As part of National Friendship Month, they have a poster up on where students can say what it means to be good friends. They’ve put up signs showing a fatal accident in Oxford County earlier this year when two teenagers were killed from texting and driving under the influence. Dudley said these teens didn’t think this was going to happen, but it did.

These are serious messages, but Parlin and Dudley plan to put a fun twist on the group. Following February vacation, they are planning to host a coffee house at the MTA cafeteria, featuring student talent —everything from music, art, to reading poetry. Dudley was quick to point out this is not a talent show. For a small fee, students and members of the community can relax, have some fun, and enjoy student talent.

The goal is to bring the coffee house idea, possibly monthly, to other communities where there is a stage. Parlin said if students are having fun at the coffee house, perhaps they will choose to go there rather than go out partying.

Another very hefty goal Parlin has is to stage a mock crash a few weeks before senior prom. About six students will be actors. They will engage a state trooper, local firefighters, emergency medical technicians, a coroner and a hearse.

While plans are very preliminary, Parlin said she could anticipate having pre-recorded music and students talking on the school’s speaker system before they hear the crash.

Then the students will go outside where the covering would be lifted from the previously crashed cars and the actors would be playing the part of a seriously injured or dead people. The EMTs will show the rescue operation. They even will have the coroner pronounce the actors dead, put into body bags, and loaded into a hearse and taken away.

She anticipates another group of students to be whitefaced, the countenances of the victims that were killed in the crash. They and their parents would write their obituaries, so they can see what their friends and family would think if this happened to them.

In Pennsylvania, she said they held a debriefing after the mock crash for students to talk about how they felt. The idea is to discourage kids that are drinking or doing drugs from getting behind the wheel.

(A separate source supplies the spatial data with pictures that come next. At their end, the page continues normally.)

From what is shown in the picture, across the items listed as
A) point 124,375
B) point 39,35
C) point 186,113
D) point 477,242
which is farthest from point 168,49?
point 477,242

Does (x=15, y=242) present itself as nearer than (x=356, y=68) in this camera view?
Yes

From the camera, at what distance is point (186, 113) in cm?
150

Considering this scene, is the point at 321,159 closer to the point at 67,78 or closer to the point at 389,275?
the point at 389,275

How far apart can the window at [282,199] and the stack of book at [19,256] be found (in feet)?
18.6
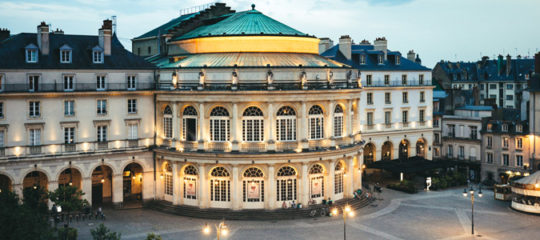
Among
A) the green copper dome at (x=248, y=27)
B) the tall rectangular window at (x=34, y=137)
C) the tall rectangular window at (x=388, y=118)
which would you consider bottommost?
the tall rectangular window at (x=34, y=137)

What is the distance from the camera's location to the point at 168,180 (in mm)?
59031

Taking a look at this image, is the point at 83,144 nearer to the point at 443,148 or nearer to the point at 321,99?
the point at 321,99

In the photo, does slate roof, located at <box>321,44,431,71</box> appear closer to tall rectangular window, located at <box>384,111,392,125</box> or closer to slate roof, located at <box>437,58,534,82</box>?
tall rectangular window, located at <box>384,111,392,125</box>

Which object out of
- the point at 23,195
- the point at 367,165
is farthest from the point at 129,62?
the point at 367,165

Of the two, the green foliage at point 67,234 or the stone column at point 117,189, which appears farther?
the stone column at point 117,189

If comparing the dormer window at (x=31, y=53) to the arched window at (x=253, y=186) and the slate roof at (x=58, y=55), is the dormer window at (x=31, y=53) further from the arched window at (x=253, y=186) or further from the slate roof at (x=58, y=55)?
the arched window at (x=253, y=186)

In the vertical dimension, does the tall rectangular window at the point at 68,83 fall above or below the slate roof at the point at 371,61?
below

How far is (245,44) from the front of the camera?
5884cm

While planning for a coffee house and mock crash is quite challenging, Parlin looks to her biggest challenge: making the group sustainable so that underclassmen will move it forward and continue to make it grow. That is part of her senior project paper, “Taking Initiative Against Destructive Decisions by Utilizing SADD to Improve Mt. Abram High School.” In that paper, she said since the formation of SADD, I believe students have had to stop and think about their actions, and understand the consequences.”

With four seniors, and two underclassmen, Parlin said the focus is to attract new members. Sustainability and organizing the Coffee House, Mock Crash, and other events are all part of those efforts. While she admits it is unfortunate that more students have not expressed an interest in SADD, she is hopeful that with time, SADD will impact Mt. Abram in a major way.

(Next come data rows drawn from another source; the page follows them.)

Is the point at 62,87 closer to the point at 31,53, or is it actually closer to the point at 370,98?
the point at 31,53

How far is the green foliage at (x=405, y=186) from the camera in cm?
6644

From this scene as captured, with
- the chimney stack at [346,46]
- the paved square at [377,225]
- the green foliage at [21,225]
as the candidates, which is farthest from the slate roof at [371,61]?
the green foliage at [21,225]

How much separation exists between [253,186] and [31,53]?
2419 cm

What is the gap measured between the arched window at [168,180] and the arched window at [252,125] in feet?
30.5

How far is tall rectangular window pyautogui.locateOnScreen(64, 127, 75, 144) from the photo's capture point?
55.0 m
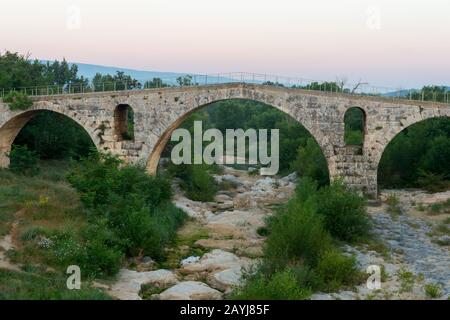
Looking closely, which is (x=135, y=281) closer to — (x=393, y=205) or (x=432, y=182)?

Dudley said she was a member of SADD in the 1980s, where the focus was to call a friend and get a ride home, rather than drive drunk or under the influence of drugs. “I hadn’t heard about SADD for a long time,” she said. “It’s about making youths aware of the issues that they might otherwise take for granted.”

Parlin added that some of these destructive decisions can’t be taken back. In the case of mixing drinking, texting and doing drugs with driving, “they can end your life.”